(Source passage)

Allison Henderson <allison.henderson@xxxxxxxxxx> · Wed, 11 Jan 2023 01:25:12 +0000

On Fri, 2022-12-30 at 14:10 -0800, Darrick J. Wong wrote:
> From: Darrick J. Wong <djwong@xxxxxxxxxx>
> 
> Start the second chapter of the online fsck design documentation.
> This covers the general theory underlying how online fsck works.
> 
> Signed-off-by: Darrick J. Wong <djwong@xxxxxxxxxx>
> ---
>  .../filesystems/xfs-online-fsck-design.rst         |  366
> ++++++++++++++++++++
>  1 file changed, 366 insertions(+)
> 
> 
> diff --git a/Documentation/filesystems/xfs-online-fsck-design.rst
> b/Documentation/filesystems/xfs-online-fsck-design.rst
> index 25717ebb5f80..a03a7b9f0250 100644
> --- a/Documentation/filesystems/xfs-online-fsck-design.rst
> +++ b/Documentation/filesystems/xfs-online-fsck-design.rst
> @@ -197,3 +197,369 @@ metadata to enable targeted checking and repair
> operations while the system
>  is running.
>  This capability will be coupled to automatic system management so
> that
>  autonomous self-healing of XFS maximizes service availability.
> +
> +2. Theory of Operation
> +======================
> +
> +Because it is necessary for online fsck to lock and scan live
> metadata objects,
> +online fsck consists of three separate code components.
> +The first is the userspace driver program ``xfs_scrub``, which is
> responsible
> +for identifying individual metadata items, scheduling work items for
> them,
> +reacting to the outcomes appropriately, and reporting results to the
> system
> +administrator.

(End Source passage)

*Required work*
1 - Summarize the XFS online fsck excerpt in two sentences.
2 - Proceed with the XFS online fsck excerpt, starting after its last sentence.

(Extracted material)

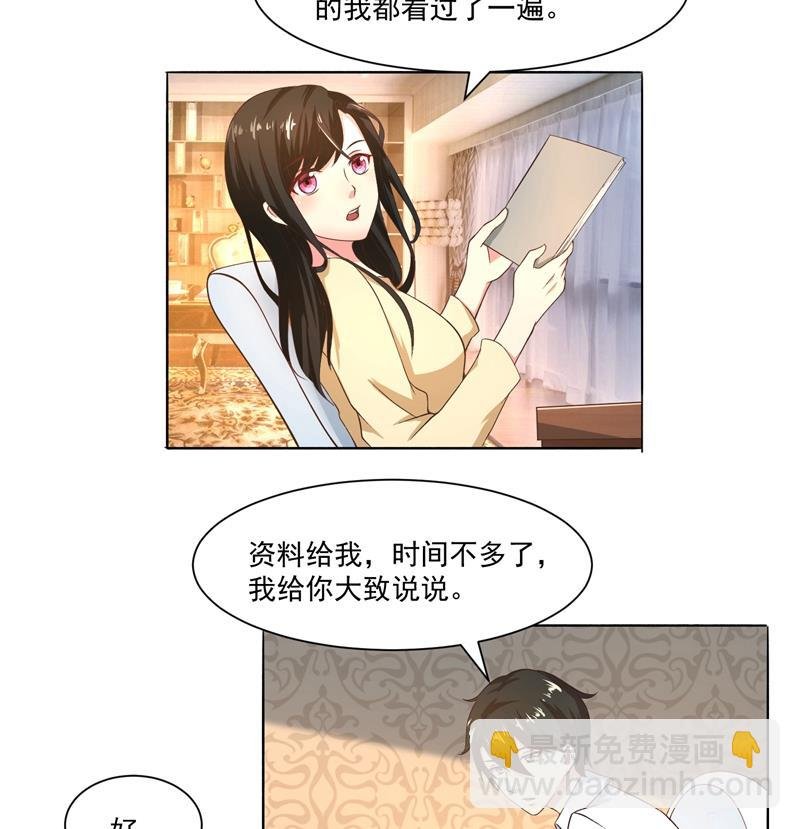 第43话 口是心非傲娇郁总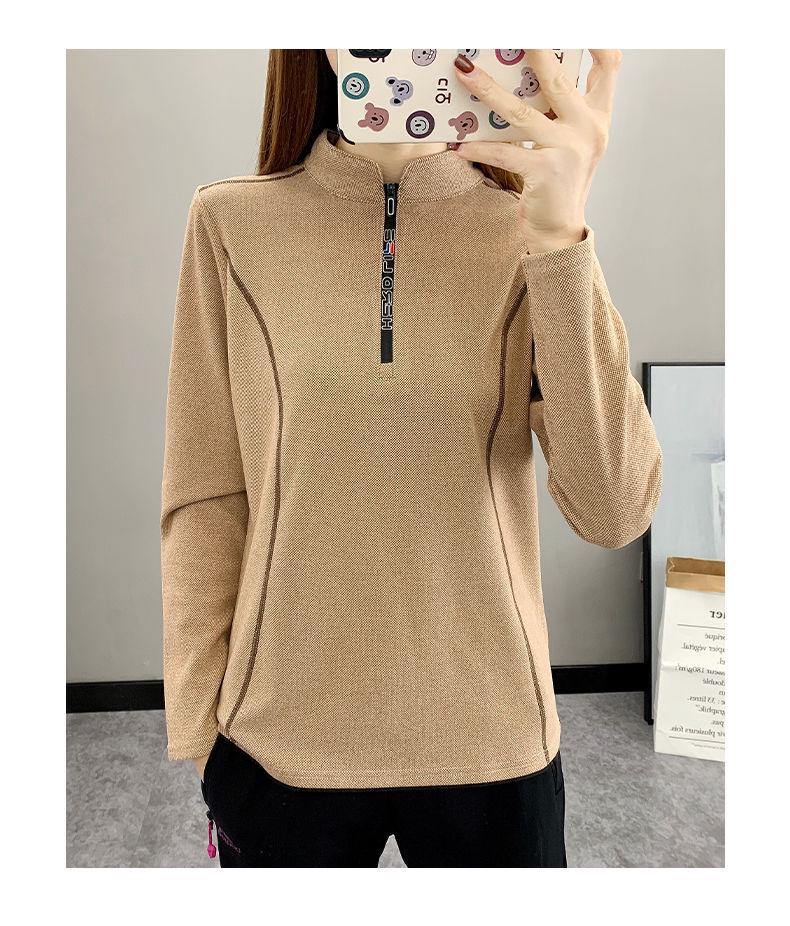 Dámská elastická fleecová mikina plus size se stojáčkem na podzim/zimu - Rychleschnoucí, prodyšná, silná a hřejivá.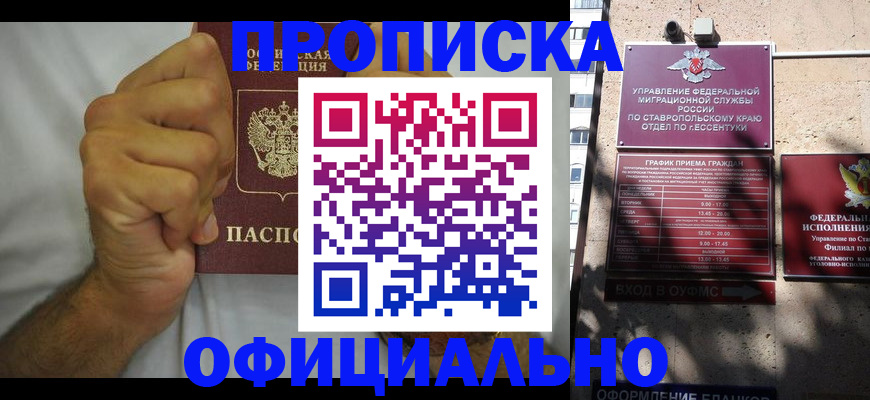 где прописаться в Дзержинском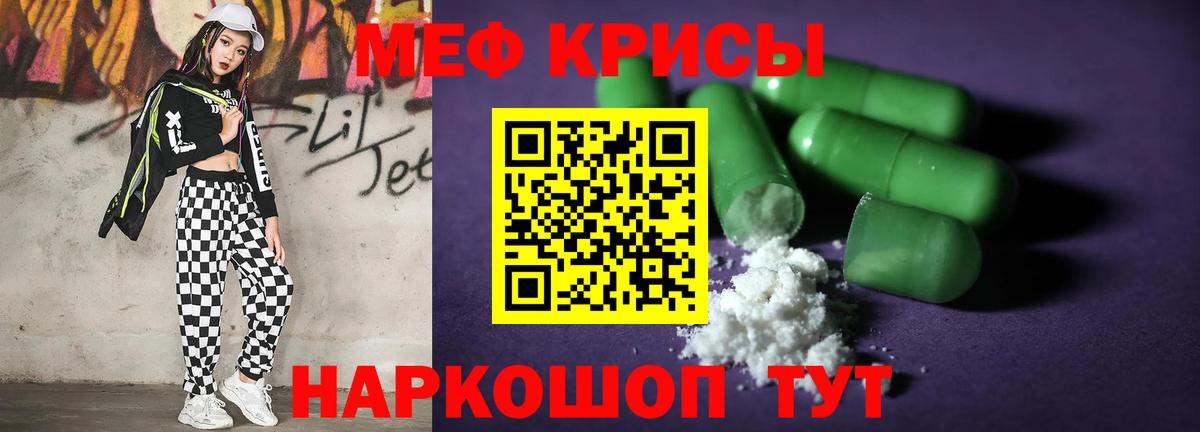Меф  как найти закладки  Меф  Вичуга  Вход с VPN  МЯУ-МЯУ мяу мяу 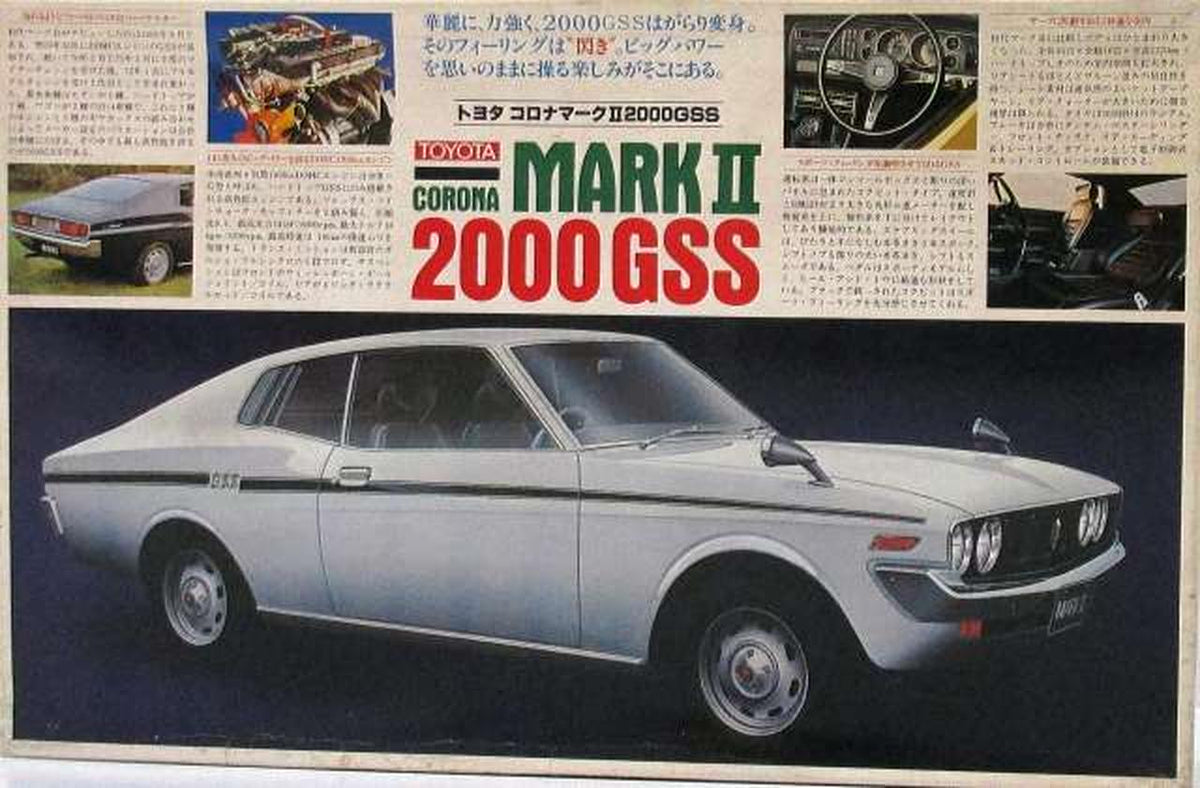 BANDAI 1/20 Toyota Corona Mark 2 2000GSS Motorized Kit [35265] - Banzai Thrifting | BanzaiHobby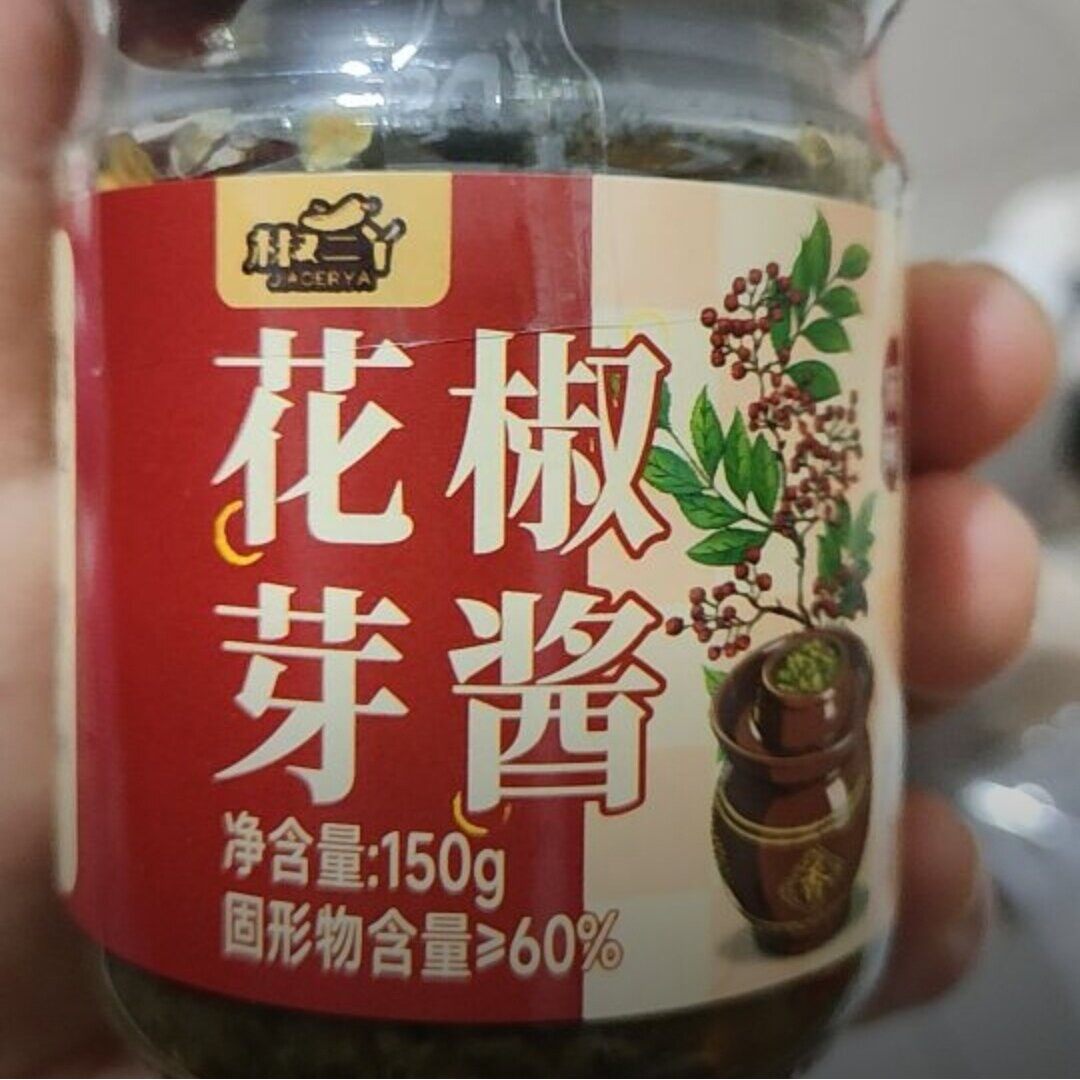 椒二丫即食花椒芽酱下饭酱拌饭拌面麻香麻辣味夹馍开味调味酱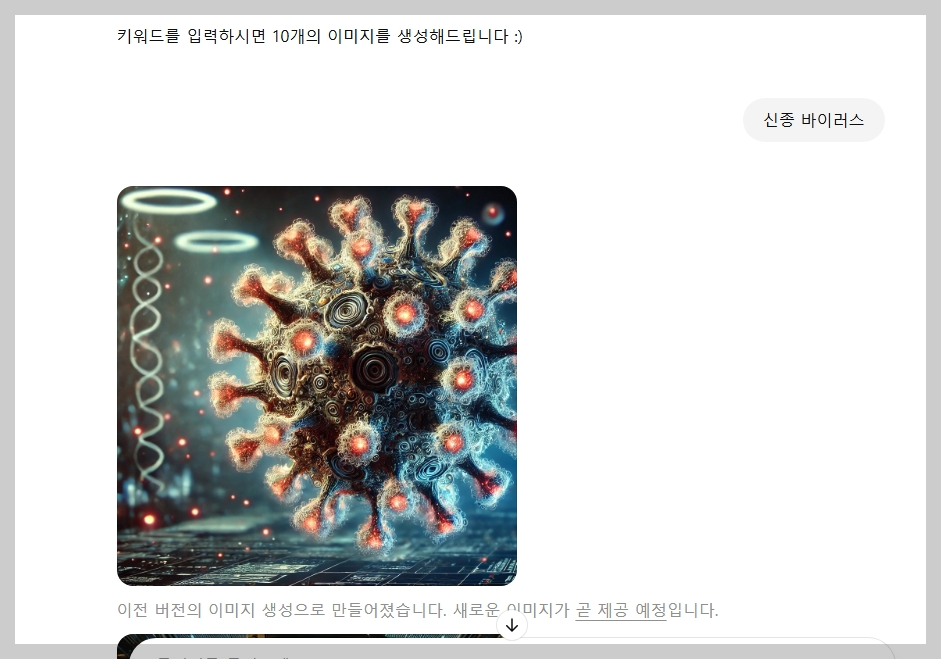 애드센스 승인용 글쓰기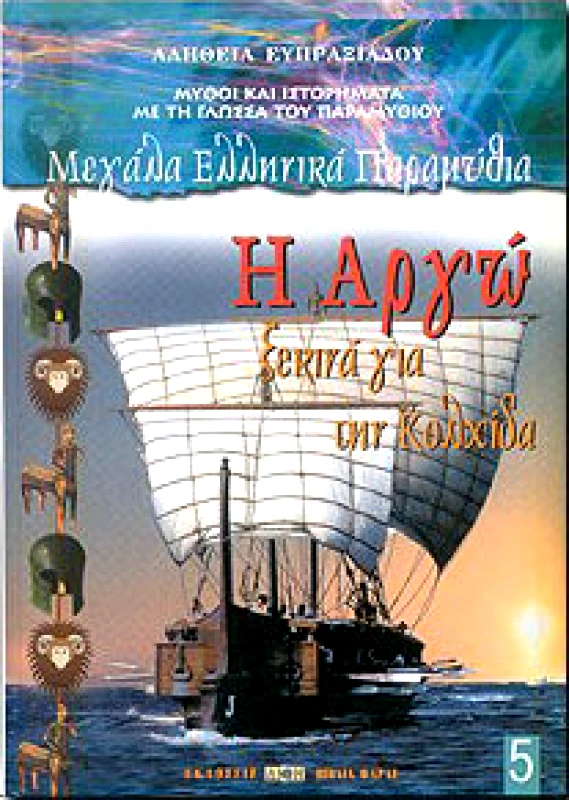 ΔΙΟΝ Η ΑΡΓΩ ΞΕΚΙΝΑ ΓΙΑ ΤΗΝ ΚΟΛΧΙΔΑ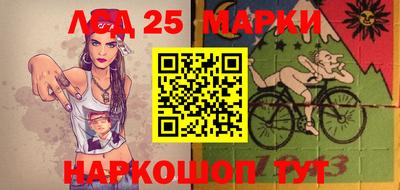 мяу мяу мука Тула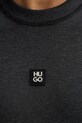 Футболка HUGO Dilanso 50553173 серый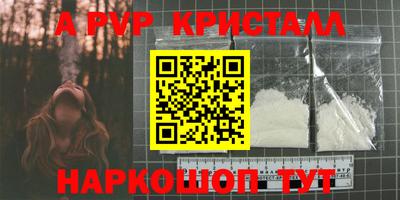 a pvp Ипатово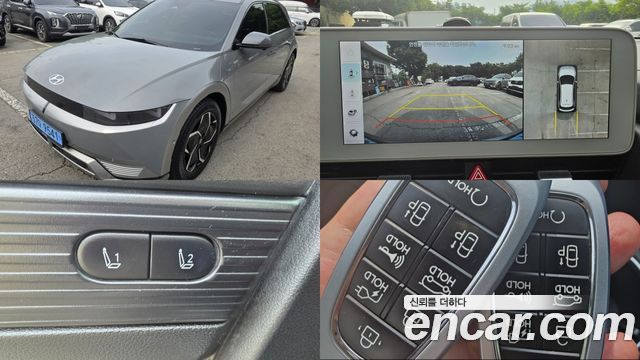 Hyundai Ioniq 5 Long range Exclusive 2022 — фото 1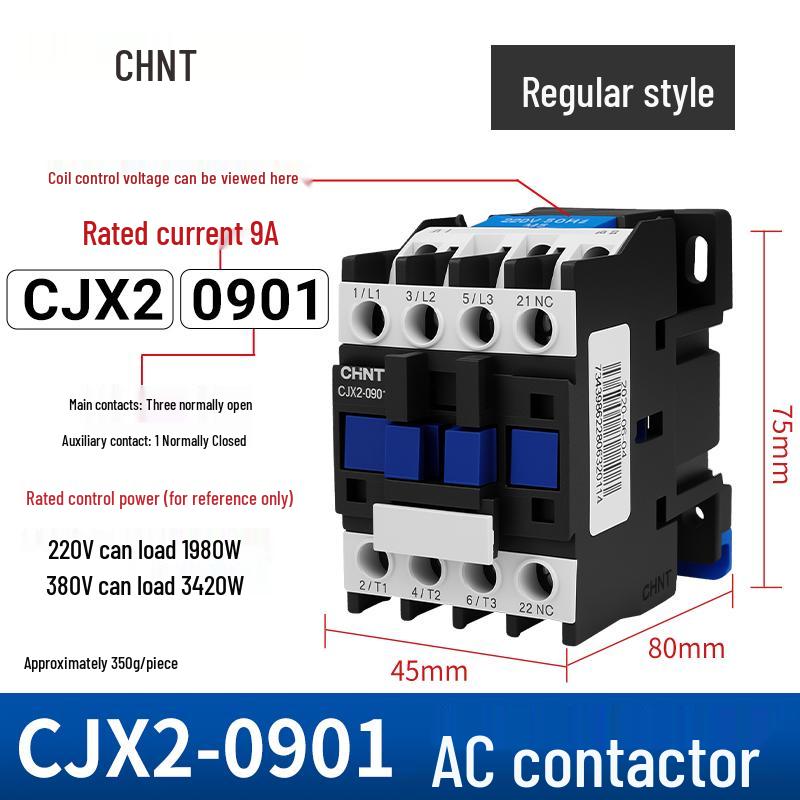 AC Контактор Zhengtai NXC 09-32A, Трехфазный 380В/Нормально Открытый, Однофазный 220В/Нормально Закрытый, CJX2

(End Extracted material)

*List of answers*
1 - A patch from Darrick J. Wong starts the second chapter of the online fsck design documentation, which covers the general theory of how online fsck works, and adds 366 lines to xfs-online-fsck-design.rst. Its "Theory of Operation" section says that online fsck must lock and scan live metadata objects and so consists of three separate code components, the first being the userspace driver program xfs_scrub, which identifies metadata items, schedules work items for them, reacts to the outcomes, and reports results to the system administrator.

2 -
> +The second and third are in the kernel, which implements functions
> to check
> +and repair each type of online fsck work item.
> +
> ++------------------------------------------------------------------+
> +| **Note**:                                                        |
> ++------------------------------------------------------------------+
> +| For brevity, this document shortens the phrase "online fsck work |
> +| item" to "scrub item".                                           |
> ++------------------------------------------------------------------+
> +
> +Scrub item types are delineated in a manner consistent with the Unix
> design
> +philosophy, which is to say that each item should handle one aspect
> of a
> +metadata structure, and handle it well.
> +
> +Scope
> +-----
> +
> +In principle, online fsck should be able to check and to repair
> everything that
> +the offline fsck program can handle.
> +However, the adjective *online* brings with it the limitation that
> online fsck
> +cannot deal with anything that prevents the filesystem from going on
> line, i.e.
> +mounting.
Are there really any other operations that do that other than mount?  I
think this reads cleaner:

By definition, online fsck can only check and repair an online
filesystem.  It cannot check mounting operations which start from an
offline state.

> +This limitation means that maintenance of the offline fsck tool will
> continue.
> +A second limitation of online fsck is that it must follow the same
> resource
> +sharing and lock acquisition rules as the regular filesystem.
> +This means that scrub cannot take *any* shortcuts to save time,
> because doing
> +so could lead to concurrency problems.
> +In other words, online fsck will never be able to fix 100% of the
> +inconsistencies that offline fsck can repair, 
Hmm, what inconsistencies cannot repaired as a result of the "no
shortcut" rule?  I'm all for keeping things short and to the point, but
since this section is about scope, I'd give it at least a brief bullet
list

> and a complete run of online fsck
> +may take longer.
> +However, both of these limitations are acceptable tradeoffs to
> satisfy the
> +different motivations of online fsck, which are to **minimize system
> downtime**
> +and to **increase predictability of operation**.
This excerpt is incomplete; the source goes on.